3-((1E,3E)-4-Phenylbuta-1,3-dien-1-yl)quinoxalin-2(1H)-one (4x)1f. Yellow solid. Yield: 89% (0.24 g). Mp 253–256 °C (252.1–254.8 °C). 1H NMR (400 MHz, DMSO-d6, ppm): δ 12.47 (br s, 1H), 7.91–7.85 (m, 1H), 7.77–7.74 (m, 1H), 7.61 (d, 1H, J = 7.3 Hz), 7.50–7.46 (m, 2H), 7.41–7.38 (m, 2H), 7.33–7.25 (m, 4H), 7.18 (d, 1H, J = 15.4 Hz), 7.05 (d, 1H, J = 15.5 Hz). 13C{1H} NMR (101 MHz, DMSO-d6, ppm): δ 155.2, 153.5, 138.8, 138.3, 137.0, 133.0, 132.0, 130.2, 129.4, 129.3, 129.0, 128.7, 127.5, 126.5, 124.1, 115.7. ESI-MS: m/z 275 [M + H]+.
(E)-3-(4-(Trifluoromethyl)styryl)quinoxalin-2(1H)-one (4y)1f. Yellow solid. Yield: 84% (0.27 g). Mp 207–210 °C (206.1–208.7 °C). 1H NMR (400 MHz, DMSO-d6, ppm): δ 12.58 (br s, 1H), 8.12 (d, 1H, J = 16.3 Hz), 7.96 (d, 1H, J = 8.1 Hz), 7.82–7.72 (m, 5H), 7.56–7.52 (m, 1H), 7.36–7.32 (m, 2H). 13C{1H} NMR (101 MHz, DMSO-d6, ppm): δ 155.2, 153.0, 140.4, 135.6, 132.7, 132.2, 130.7, 129.5, 129.3, 129.0, 128.7, 126.2 (q, 2JCF = 3 Hz), 125.1, 124.6 (q, 1JCF = 219 Hz), 124.1, 115.8. 19F NMR (376 MHz, DMSO-d6, ppm): δ −61.16 (s). ESI-MS: m/z 317 [M + H]+.

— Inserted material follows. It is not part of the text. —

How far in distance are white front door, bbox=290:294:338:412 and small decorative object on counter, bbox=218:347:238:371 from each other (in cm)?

(E)-3-(4-Hydroxy-3-methoxystyryl)quinoxalin-2(1H)-one (4z). Yellow solid. Yield: 84% (0.25 g). Mp 235–240 °C. 1H NMR (400 MHz, DMSO-d6, ppm): δ 12.46 (br s, 1H), 9.61 (br s, 1H), 7.99 (d, 1H, J = 16.4 Hz), 7.74 (d, 1H, J = 8.0 Hz), 7.48–7.44 (m, 2H), 7.31–7.27 (m, 3H), 7.16 (d, 1H, J = 8.0 Hz), 6.83 (d, 1H, J = 7.6 Hz), 3.86 (s, 3H). 13C{1H} NMR (101 MHz, DMSO-d6, ppm): δ 155.3, 153.8, 149.0, 148.5, 138.2, 132.9, 131.9, 129.8, 128.5, 128.1, 124.0, 122.6, 119.1, 116.2, 115.6, 111.0, 56.0. MS: m/z 295 [M + H]+. HPLC purity: 99.0% (tR = 24.8 min). HRMS (ESI-TOF) m/z: [M + H]+ calcd for C17H14N2O3, 295.1077; found, 295.1083.

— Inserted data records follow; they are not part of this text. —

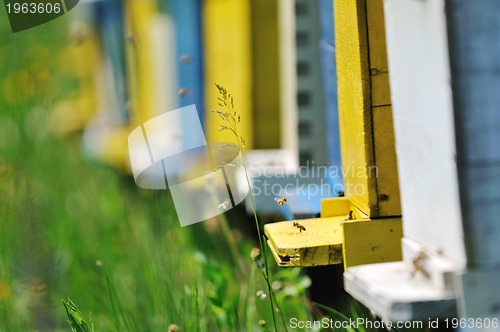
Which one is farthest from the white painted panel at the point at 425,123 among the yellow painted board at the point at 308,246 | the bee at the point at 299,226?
the bee at the point at 299,226

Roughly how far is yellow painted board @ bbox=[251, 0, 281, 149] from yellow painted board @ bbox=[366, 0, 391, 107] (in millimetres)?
1857

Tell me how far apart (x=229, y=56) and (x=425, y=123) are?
2.34 metres

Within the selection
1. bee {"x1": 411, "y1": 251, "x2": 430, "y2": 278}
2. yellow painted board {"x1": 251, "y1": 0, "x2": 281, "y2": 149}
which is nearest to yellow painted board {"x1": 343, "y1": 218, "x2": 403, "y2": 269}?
bee {"x1": 411, "y1": 251, "x2": 430, "y2": 278}

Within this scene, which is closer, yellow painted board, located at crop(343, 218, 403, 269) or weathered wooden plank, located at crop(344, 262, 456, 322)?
weathered wooden plank, located at crop(344, 262, 456, 322)

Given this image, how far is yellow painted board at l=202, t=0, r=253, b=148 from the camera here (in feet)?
11.6

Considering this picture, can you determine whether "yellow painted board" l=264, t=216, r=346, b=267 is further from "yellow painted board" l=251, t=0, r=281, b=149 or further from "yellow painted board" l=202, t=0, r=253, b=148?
"yellow painted board" l=251, t=0, r=281, b=149

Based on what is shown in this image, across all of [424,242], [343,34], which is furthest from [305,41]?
[424,242]

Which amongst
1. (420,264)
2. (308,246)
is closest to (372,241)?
(308,246)

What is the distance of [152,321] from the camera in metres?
2.19

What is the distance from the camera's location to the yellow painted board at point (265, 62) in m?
3.58

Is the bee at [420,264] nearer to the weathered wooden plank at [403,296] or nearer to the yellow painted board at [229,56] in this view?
the weathered wooden plank at [403,296]

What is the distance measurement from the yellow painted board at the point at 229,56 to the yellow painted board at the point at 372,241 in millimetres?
1770

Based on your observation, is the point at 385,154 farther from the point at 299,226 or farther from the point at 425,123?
the point at 425,123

(E)-3-(3-Hydroxy-4-methoxystyryl)quinoxalin-2(1H)-one (4aa). Yellow solid. Yield: 81% (0.24 g). Mp 243–246 °C (243–245 °C).6 1H NMR (400 MHz, DMSO-d6, ppm): δ 12.47 (br s, 1H), 9.28 (br s, 1H), 7.92 (d, 1H, J = 16.0 Hz), 7.76 (d, 1H, J = 8.0 Hz), 7.49–7.39 (m, 2H), 7.32–7.28 (m, 2H), 7.16–7.13 (m, 2H), 6.98 (d, 1H, J = 8.0 Hz), 3.82 (s, 3H). 13C{1H} NMR (101 MHz, DMSO-d6, ppm): δ 155.3, 153.6, 149.8, 147.3, 137.6, 132.9, 132.0, 129.9, 129.4, 128.6, 123.9, 121.1, 119.9, 115.7, 113.7, 112.6, 56.0. ESI-MS: m/z 295 [M + H]+.

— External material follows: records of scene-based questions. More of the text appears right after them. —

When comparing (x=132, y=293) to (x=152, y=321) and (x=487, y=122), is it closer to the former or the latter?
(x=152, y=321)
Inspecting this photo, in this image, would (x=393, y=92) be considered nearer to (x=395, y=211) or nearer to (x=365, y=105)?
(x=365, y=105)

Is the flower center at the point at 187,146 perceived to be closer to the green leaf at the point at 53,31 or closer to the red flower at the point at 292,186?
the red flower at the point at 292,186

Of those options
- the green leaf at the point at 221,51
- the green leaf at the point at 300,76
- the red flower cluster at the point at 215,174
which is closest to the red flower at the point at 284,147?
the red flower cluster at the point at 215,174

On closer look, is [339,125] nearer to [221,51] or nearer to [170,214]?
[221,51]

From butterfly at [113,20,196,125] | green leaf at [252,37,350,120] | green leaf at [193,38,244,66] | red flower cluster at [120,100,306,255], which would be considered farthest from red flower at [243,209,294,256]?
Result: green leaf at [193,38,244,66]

(E)-3-(2-Hydroxy-3-methoxystyryl)quinoxalin-2(1H)-one (4ab). Yellow solid. Yield: 80% (0.24 g). Mp 210–220 °C. 1H NMR (400 MHz, DMSO-d6, ppm): δ 12.47 (br s, 1H), 9.37 (br s, 1H), 8.35 (d, 1H, J = 16.4 Hz), 7.79 (d, 1H, J = 8.0 Hz), 7.64 (d, 1H, J = 16.4 Hz), 7.48 (t, 1H, J = 7.2 Hz), 7.32–7.25 (m, 3H), 6.97 (d, 1H, J = 8.0 Hz), 6.83 (t, 1H, J = 8.0 Hz), 3.84 (s, 3H). 13C{1H} NMR (101 MHz, DMSO-d6, ppm): δ 155.3, 153.9, 148.4, 146.1, 132.9, 132.9, 131.9, 130.0, 128.7, 124.0, 123.4, 121.5, 119.7, 119.4, 115.7, 112.8, 56.3. ESI-MS: m/z 295 [M + H]+. HPLC purity: 99.2% (tR = 26.3 min). HRMS (ESI-TOF) m/z: [M + H]+ calcd for C17H14N2O3, 295.1077; found, 295.1088.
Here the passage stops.